Initial Experience with Multi-Media and Quantitative Tumor Reporting Appears to Improve Oncologist Efficiency in Assessing Tumor Burden

Tuesday, Dec. 1 11:50AM - 12:00PM Location: S402AB



Les R. Folio, DO, MPH, Bethesda, MD (Presenter) Research agreement, Carestream Health, Inc
Alireza Asary Yazdi, MD,MPH, Bethesda, MD (Abstract Co-Author) Research agreement, Carestream Health, Inc
Melinda Merchant, Bethesda, MD (Abstract Co-Author) Nothing to Disclose
Elizabeth C. Jones, MD, Bethesda, MD (Abstract Co-Author) Nothing to Disclose
PURPOSE

Tumor assessment by Computed Tomography (CT) has become essential to oncologists in determining the therapeutic response of the metastatic tumor burden in cancer patients on therapeutic trials. This is done by measurement of a subset of "target" metastatic lesions on baseline and follow-up CTs. From these measurements a quantitative assessment of the change in tumor burden over time is calculated. Traditionally, radiologists' CT reports do not consistently include these measurements. One major reason is the time and effort needed to identify target tumors on follow-up scans and making measurements. Instead, the measurements are commonly obtained from images by the oncologists themselves or with the radiologist in a tumor measurement session/consultation.A recent survey we performed at our institution demonstrated that 1) oncologists spend an excessive amount of time making measurements or searching for measurements buried in our reports and matching them to the images in PACS, and 2) oncologists and radiologists prefer measurements in reports be hyperlinked to annotated images.In an effort to improve the content and utility of CT reports for oncologists, we embarked on a collaboration with our PACS vendor (Carestream Health, Rochester, NY) to explore the addition of capacities to PACS that would facilitate the generation of tumor measurement data by the radiologist and presentation in a Multi-media (MM) report with hyperlinks to images that would enable efficient use by oncologists.

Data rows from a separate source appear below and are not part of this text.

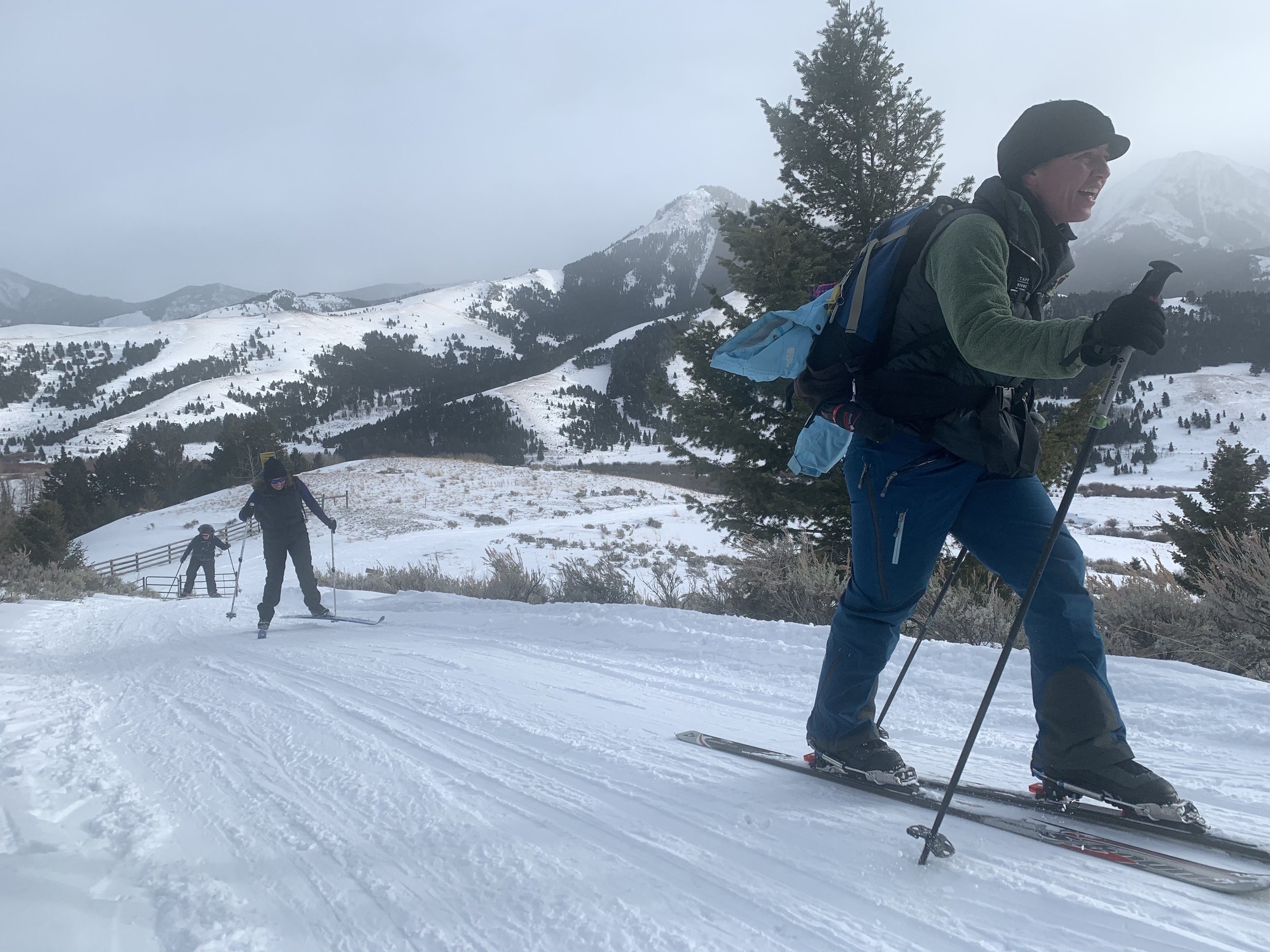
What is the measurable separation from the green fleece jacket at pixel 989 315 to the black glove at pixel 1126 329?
0.10 feet

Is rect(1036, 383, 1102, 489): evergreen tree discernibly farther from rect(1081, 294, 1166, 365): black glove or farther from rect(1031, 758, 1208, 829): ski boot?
rect(1081, 294, 1166, 365): black glove

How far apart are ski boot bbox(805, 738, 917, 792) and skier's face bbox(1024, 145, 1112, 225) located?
1.71m

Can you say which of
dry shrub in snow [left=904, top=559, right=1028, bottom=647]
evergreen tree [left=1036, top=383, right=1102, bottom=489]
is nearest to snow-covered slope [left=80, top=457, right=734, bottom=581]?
evergreen tree [left=1036, top=383, right=1102, bottom=489]

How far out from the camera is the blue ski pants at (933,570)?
198 cm

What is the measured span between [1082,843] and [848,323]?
1559 mm

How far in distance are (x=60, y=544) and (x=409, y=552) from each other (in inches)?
519

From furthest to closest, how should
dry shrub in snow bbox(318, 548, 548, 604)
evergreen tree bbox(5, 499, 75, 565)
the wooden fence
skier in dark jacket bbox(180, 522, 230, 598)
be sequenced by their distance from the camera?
the wooden fence
evergreen tree bbox(5, 499, 75, 565)
skier in dark jacket bbox(180, 522, 230, 598)
dry shrub in snow bbox(318, 548, 548, 604)

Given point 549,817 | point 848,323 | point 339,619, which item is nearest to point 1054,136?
point 848,323

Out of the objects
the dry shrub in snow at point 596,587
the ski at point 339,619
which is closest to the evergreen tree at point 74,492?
the ski at point 339,619

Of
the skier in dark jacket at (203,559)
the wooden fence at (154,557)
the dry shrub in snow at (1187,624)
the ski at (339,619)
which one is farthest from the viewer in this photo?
A: the wooden fence at (154,557)

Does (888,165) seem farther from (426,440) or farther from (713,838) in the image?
(426,440)

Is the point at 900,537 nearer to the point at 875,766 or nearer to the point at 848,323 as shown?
the point at 848,323

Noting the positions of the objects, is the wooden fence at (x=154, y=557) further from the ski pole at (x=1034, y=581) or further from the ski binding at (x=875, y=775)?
the ski pole at (x=1034, y=581)

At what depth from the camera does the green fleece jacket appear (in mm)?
1617
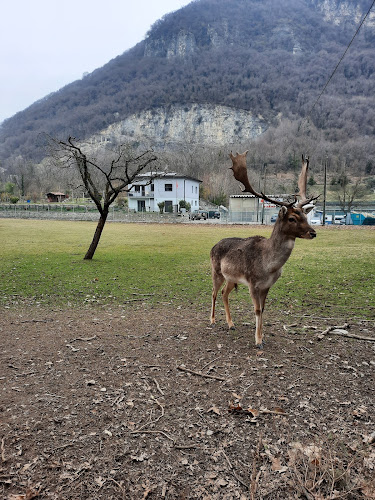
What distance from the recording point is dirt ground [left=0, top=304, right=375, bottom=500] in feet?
9.27

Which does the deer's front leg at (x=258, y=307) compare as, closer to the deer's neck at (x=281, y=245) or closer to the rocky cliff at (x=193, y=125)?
the deer's neck at (x=281, y=245)

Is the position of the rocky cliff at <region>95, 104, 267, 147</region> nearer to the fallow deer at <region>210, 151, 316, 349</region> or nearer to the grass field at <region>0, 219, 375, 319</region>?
the grass field at <region>0, 219, 375, 319</region>

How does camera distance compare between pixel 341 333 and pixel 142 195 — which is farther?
pixel 142 195

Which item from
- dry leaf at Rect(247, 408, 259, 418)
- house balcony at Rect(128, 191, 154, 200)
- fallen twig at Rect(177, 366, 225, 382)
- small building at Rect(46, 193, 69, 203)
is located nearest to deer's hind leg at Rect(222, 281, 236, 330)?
fallen twig at Rect(177, 366, 225, 382)

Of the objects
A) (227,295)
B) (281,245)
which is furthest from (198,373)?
(281,245)

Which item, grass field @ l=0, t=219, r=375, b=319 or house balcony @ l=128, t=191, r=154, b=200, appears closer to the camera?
grass field @ l=0, t=219, r=375, b=319

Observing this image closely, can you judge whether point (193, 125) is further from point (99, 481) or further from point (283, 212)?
point (99, 481)

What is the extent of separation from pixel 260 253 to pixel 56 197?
91063 millimetres

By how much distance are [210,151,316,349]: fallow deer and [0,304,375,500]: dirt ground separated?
0.93 m

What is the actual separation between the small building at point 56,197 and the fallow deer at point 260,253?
8636cm

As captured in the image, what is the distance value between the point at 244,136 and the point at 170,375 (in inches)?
6565

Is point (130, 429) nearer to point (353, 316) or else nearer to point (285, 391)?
point (285, 391)

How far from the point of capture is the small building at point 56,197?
85.6 metres

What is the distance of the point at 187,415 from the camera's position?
3750 millimetres
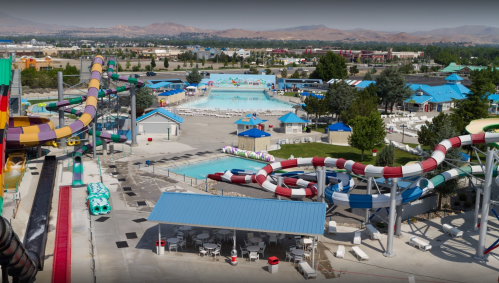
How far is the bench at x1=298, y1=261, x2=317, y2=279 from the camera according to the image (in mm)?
20047

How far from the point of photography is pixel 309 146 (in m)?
48.0

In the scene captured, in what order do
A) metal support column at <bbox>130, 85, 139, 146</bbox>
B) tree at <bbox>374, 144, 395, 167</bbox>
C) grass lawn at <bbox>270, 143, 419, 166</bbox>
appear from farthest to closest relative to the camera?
metal support column at <bbox>130, 85, 139, 146</bbox>, grass lawn at <bbox>270, 143, 419, 166</bbox>, tree at <bbox>374, 144, 395, 167</bbox>

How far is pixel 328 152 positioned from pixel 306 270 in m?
26.0

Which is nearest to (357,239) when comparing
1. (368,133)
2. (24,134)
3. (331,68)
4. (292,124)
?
(368,133)

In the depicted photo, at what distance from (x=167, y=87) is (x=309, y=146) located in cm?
5224

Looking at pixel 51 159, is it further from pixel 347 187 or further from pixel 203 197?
pixel 347 187

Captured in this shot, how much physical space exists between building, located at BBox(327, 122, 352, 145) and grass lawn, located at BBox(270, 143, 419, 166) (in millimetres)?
1353

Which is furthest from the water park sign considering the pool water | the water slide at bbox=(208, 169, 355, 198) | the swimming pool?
the water slide at bbox=(208, 169, 355, 198)

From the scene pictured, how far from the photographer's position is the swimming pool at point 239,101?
8138cm

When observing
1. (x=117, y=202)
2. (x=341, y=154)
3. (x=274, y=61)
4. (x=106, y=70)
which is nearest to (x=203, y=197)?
(x=117, y=202)

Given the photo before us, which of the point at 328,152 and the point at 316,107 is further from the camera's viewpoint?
the point at 316,107

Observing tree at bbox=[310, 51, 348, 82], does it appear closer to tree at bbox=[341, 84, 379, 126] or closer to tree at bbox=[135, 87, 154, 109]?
tree at bbox=[341, 84, 379, 126]

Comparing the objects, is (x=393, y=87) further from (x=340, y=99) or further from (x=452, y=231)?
(x=452, y=231)

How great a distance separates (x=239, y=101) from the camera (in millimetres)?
90500
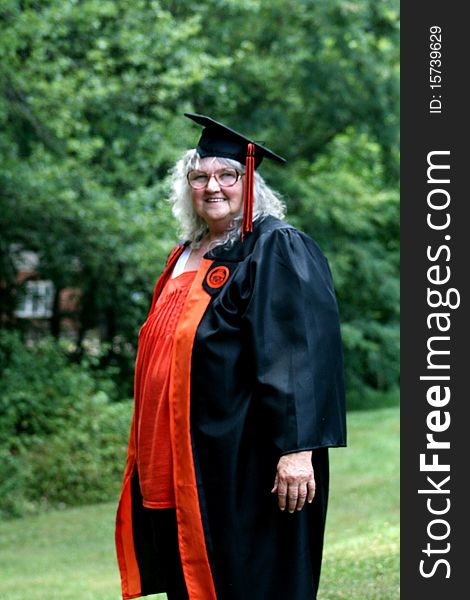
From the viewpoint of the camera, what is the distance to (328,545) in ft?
23.7

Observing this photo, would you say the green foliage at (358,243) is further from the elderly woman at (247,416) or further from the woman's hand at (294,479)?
the woman's hand at (294,479)

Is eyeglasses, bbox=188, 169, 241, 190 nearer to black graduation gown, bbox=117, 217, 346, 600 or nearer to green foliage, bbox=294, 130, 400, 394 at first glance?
black graduation gown, bbox=117, 217, 346, 600

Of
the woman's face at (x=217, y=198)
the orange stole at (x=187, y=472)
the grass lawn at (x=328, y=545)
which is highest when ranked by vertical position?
the woman's face at (x=217, y=198)

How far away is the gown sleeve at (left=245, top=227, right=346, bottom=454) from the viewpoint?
3365mm

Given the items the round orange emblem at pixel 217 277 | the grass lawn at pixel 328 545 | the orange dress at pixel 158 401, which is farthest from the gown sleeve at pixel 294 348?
the grass lawn at pixel 328 545

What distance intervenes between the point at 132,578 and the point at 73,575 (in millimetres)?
3257

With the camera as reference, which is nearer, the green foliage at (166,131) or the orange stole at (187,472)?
the orange stole at (187,472)

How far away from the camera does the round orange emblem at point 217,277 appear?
3.59m

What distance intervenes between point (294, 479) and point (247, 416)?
0.28 meters

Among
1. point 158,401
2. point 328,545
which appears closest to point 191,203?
→ point 158,401

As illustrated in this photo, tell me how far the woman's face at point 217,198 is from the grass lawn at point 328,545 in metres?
2.25

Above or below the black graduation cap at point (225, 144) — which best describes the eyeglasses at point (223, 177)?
below

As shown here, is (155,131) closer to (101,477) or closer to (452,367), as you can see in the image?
(101,477)

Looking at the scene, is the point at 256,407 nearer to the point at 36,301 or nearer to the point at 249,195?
the point at 249,195
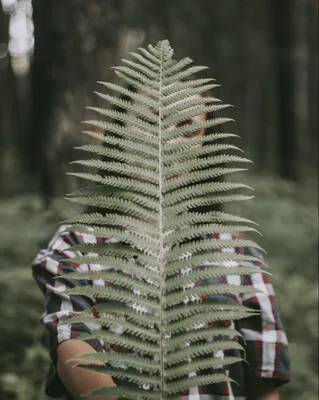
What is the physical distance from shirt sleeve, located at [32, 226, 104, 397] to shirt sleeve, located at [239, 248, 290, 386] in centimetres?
48

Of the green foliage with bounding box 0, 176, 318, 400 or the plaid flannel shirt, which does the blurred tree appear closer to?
the green foliage with bounding box 0, 176, 318, 400

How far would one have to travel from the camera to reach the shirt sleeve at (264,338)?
1673 mm

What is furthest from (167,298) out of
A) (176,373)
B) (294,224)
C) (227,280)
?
(294,224)

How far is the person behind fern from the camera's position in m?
1.36

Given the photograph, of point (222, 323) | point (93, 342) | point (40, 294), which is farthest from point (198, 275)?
point (40, 294)

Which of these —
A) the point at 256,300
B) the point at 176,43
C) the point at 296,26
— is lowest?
the point at 256,300

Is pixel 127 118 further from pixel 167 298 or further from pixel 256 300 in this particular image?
pixel 256 300

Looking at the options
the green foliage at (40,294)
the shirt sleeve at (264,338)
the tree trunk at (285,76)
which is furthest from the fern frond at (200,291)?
the tree trunk at (285,76)

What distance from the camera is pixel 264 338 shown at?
1.70 metres

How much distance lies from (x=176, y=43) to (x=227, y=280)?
6.48 m

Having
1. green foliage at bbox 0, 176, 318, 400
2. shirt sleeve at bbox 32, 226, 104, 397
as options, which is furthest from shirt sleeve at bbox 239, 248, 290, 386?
green foliage at bbox 0, 176, 318, 400

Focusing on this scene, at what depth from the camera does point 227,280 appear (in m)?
1.62

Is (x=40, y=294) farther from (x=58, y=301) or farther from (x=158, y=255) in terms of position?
(x=158, y=255)

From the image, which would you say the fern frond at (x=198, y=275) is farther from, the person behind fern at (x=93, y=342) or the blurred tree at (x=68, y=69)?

The recent PACS upgrade we helped develop (v 12.0 Vue PACS) includes the hyperlink capacity and tables and graphs as part of the report, and tools that facilitate lesion identification and quantification (temporal image registration, lesion segmentation and serial 3D localization of measurements; measurement on current exam is automatically related to measurements on prior exams).In this pilot study, we assessed the impact of the PACS upgrade on the timing of radiologists in generating and of oncologists in using MM reports on cancer patients.

RESULTS

Radiologists' average dictation times were 11.9 (±5.6) and 12.6 (±4) minutes, before and after PACS upgrade, respectively. Although the reporting time has increased after PACS upgrade, the observed difference was not statistically significant in our study (P value = 0.53). This timing is on par with an average day on CT service in that it takes about 6 hours to dictate and measure 25 complex cancer follow up cases at our institution. Average time for an oncologist to assess tumor burden initially (text-only reports) was 15.4 (±5.9) minutes. Average time for oncologist to assess tumor burden using the multimedia reports was 6.2 (±2.9) minutes for a mean time savings of 8.9 minutes (Range 5 -14 minutes per study) when used the MM report to enter data into study forms (P<0.001).

CONCLUSION

Our pilot study results demonstrate that multimedia reports with data tables and hyperlinks to measurements on key images of target lesions facilitate analysis of tumor response by oncologists resulting in a significant time savings. These MM reports may be generated by radiologists without significant increase in reporting times. We anticipate in our facility alone up to 6-10 hours work by each team of oncologists and research staff could be saved using MM presentation. Although we measured time to complete the work by radiologists and oncologists, time is not the only domain that will be impacted by this innovation.With time saved and more straightforward presentation of data through quantitative MM reports, further studies in larger, more controlled settings can further test if MM reports are a more effective provision of care by improving oncologist's decisions and patient outcomes. Leveraging technology that provides professional-appearing content and media-rich reporting including links to images, reports, and the images may also become increasingly important to patients with the more widespread use of patient portals.

METHODS

Two radiologists recorded the times it took them to dictate CT exams (of the Chest, Abdomen and Pelvis) in which they measured target lesions on 20 consecutive cancer patients on therapeutic trials before and after the PACS upgrade. The difference between the average times was tested using permutation test.Additionally, an oncologist recorded the times to extract and tabulate target lesion measurements on 10 CT studies of five synovial sarcoma patients that had been reported prior to the PACS upgrade. The timing was also recorded for the same process on the MM reports of the same patients after these reports became available. The permutation test of paired samples was used to compare the mean time differences between extracting the needed data from traditional text only and MM reports by the oncologist.